To Panther's suggestion: I did reinstall my gpu drivers, as I thought of that myself too. I do believe that this could have something to do with voltage, as it then is theoretically possible that it happens without the plug, as it has happened once, but I've noticed a steady 10W power increase on my CPU with plug connected.


----------



## DTomcat (Jun 8, 2014)

*Re: Laptop Rebooting randomly.*

Is it possible for GPU to cause rebooting?

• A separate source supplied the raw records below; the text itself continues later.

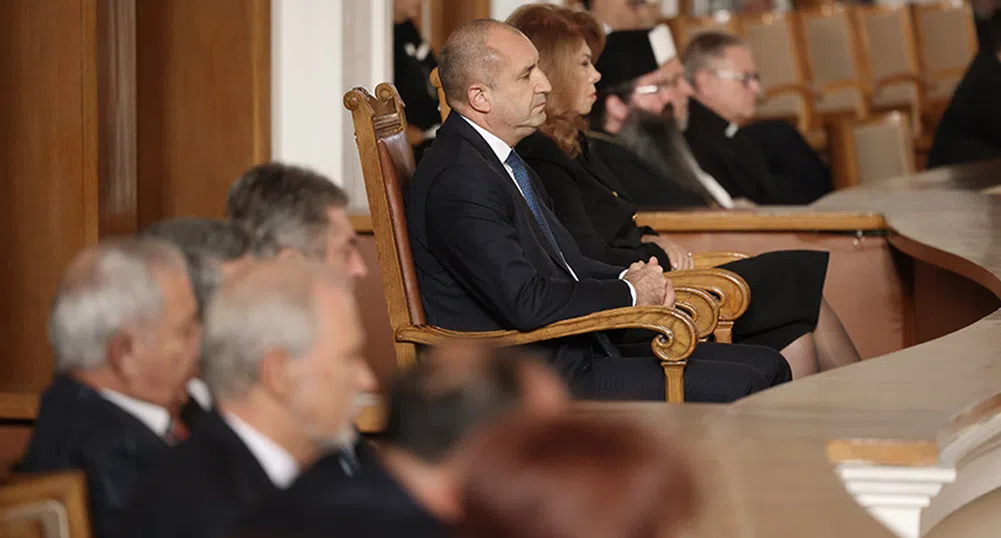 Президентът Румен Радев започва консултациите за правителство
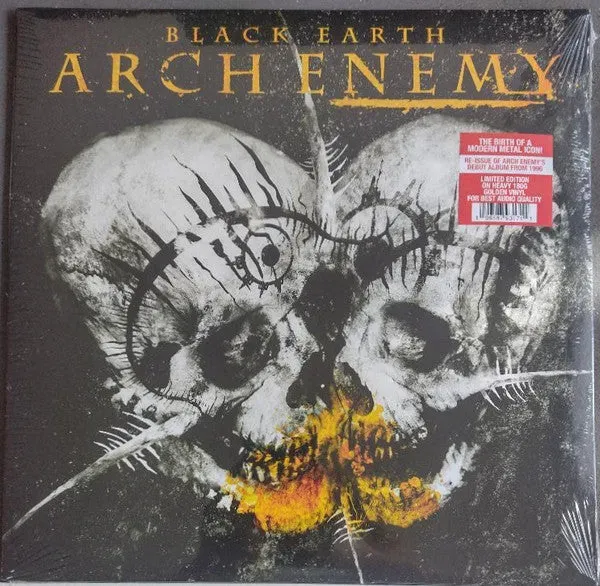 Arch Enemy Black Earth LP vinile oro limitato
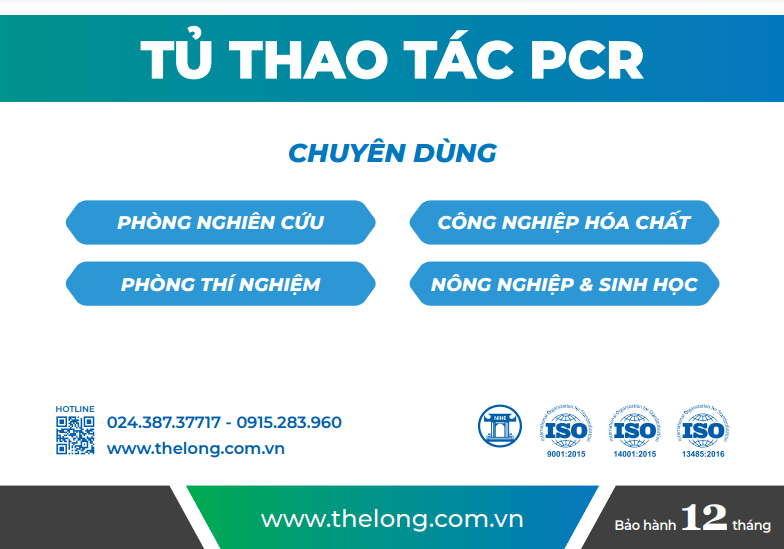 ứng dụng tủ thao tác PCR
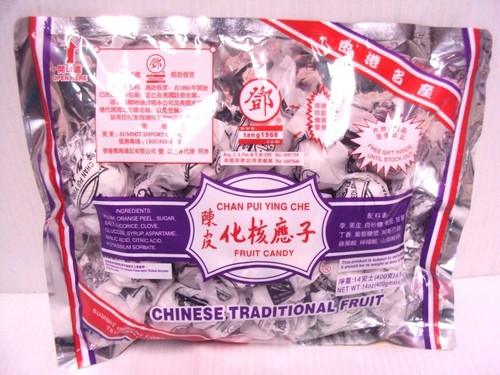 Paquete de 2 bocadillos de ciruela preservados Tang Hoi Moon Kee Chan Pui Ying Che/Mui Hong Kong - Imagen 2 de 12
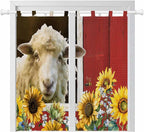 Sheep Flowers Living Room Curtains 84 Inch Length, Window Curtains Tab Top by Unknown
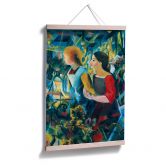 Poster Macke - Zwei Mädchen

This is important, as I now believe that the problem lies inside it. I did again something I did while ago, I took video of GPU shark while the power plug was connected, and again without the plug running the FurMark.
Every time just before the screen turned black there was a peak on GPU clocks. Taking off the power plug seemed to limit the clock speeds significantly, core clock stayed under 100MHz! (with plug 575MHz).
Also, when thinking the situations where the problem occurs (opening windows main screen, opening games, logging in to Vindictus ) I'm sure that the GPU quickly speeds up it's clocks.
Now, if someone just tells me that yes, GPU can cause whole system to reboot I will let this matter alone, and maybe get a new (old) gtx570m gpu. It's understandable that the GPU would be the first thing to break down on a gaming laptop.


----------



## DTomcat (Jun 8, 2014)

*Re: Laptop Rebooting randomly.*

Solved!!!!

Downloaded new afterburner and managed to underclock my GPU. Works flawlessly... that until I try to play games. Doesn't matter though.


----------



## Rich-M (May 2, 2007)

*Re: Laptop Rebooting randomly.*

Great news!Why not mark this "solved" in "Thread Tools" in the first post.


----------